In the Journals: Don’t Always Play Hardball

A new study lends support to the credo that tougher negotiating may yield short-term results at the expense of long-term relationships.
Lisa YoonOctober 15, 2004

Congratulations: You’ve negotiated the deal of the century. But if you bargained too hard, don’t expect the other party to do you any favors in the future.

That commonsense understanding, which many senior finance executives may appreciate intuitively, now has the support of research by Hannah Riley Bowles of Harvard’s Kennedy School of Government and Linda Babcock and Lei Lai of Carnegie Mellon’s Heinz School of Public Policy and Management.

In their study, 134 participants were paired as buyers and sellers in a price negotiation. Sellers paired with more-deal-hungry buyers were left with a bad taste: They were less satisfied with the negotiation outcome, found their buyers to be less likeable, expressed less willingness to work with those buyers in the future, and were less generous with the buyers in allocating money in a follow-up exercise to the negotiation experiment. The buyer may have gotten a good deal in that one negotiation, but if he or she hopes to build a relationship with the seller, that short-term result may not be very helpful to long-term interactions.

According to the authors, we tend to think of negotiation in terms of isolated situations, but “the social outcomes of negotiations may have more far-reaching implications than one’s individual payoff from a single negotiation.” That’s especially significant for senior finance executives, who are so dependent on continuing relationships with auditors, bankers, vendors, fellow senior executives, and other parties.

Do You a Favor? Social Implications of High Aspirations in Negotiation

working paper from the John F. Kennedy School of Government at Harvard University

More articles:

Building the Advantaged Supply Network

from the Fall 2004 issue of Strategy + Business

Continuing on the topic of relationships, Booz Allen consultants Bill Jackson and Conrad Winkler write that when buyers and suppliers work in tandem, both parties can find better ways to cut costs and boost innovation. Advantaged supply networks, say the authors, move away from single-transaction interactions with suppliers and work toward competitive advantage by sharing knowledge, coordinating business strategies, and managing resources together.

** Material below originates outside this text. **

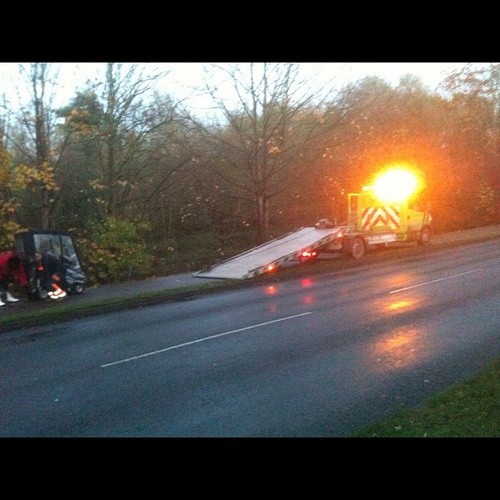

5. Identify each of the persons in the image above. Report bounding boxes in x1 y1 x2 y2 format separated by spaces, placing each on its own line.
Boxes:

Cash and Corporate Control

from the October 2004 issue of the Journal of Finance

The takeover market is often seen as the best way to manage excessive corporate cash, but Olubunmi Faleye of Northeastern University suggests that proxy contests are a better alternative. The author finds that proxy-fight targets hold 23 percent more cash than other firms. Further, after a proxy contest, special cash distributions to shareholders increase, while the cash position decreases.

Better Regulation: Is It Better for Business?

from the London School of Economics

It’s generally accepted that smaller businesses are disproportionately affected by regulatory requirements — such as compliance with the Sarbanes-Oxley Act — when compared with their larger corporate peers. In a report commissioned by the Federation of Small Businesses, a U.K. lobbying group, Professor Robert Baldwin of the London School of Economics proposes that the past 20 years of regulatory reform in the United Kingdom have yet to deliver the better regulation that small businesses need.

Corporate Contributions Continue to Rise

from the Conference Board

A new study by the Conference Board shows that contributions to worthy causes by large U.S. companies increased 24 percent in 2003 compared with 2002. Contributions by corporations and corporate foundations totaled $5.73 billion, representing 42.5 percent of the $13.46 billion in overall corporate charitable giving last year.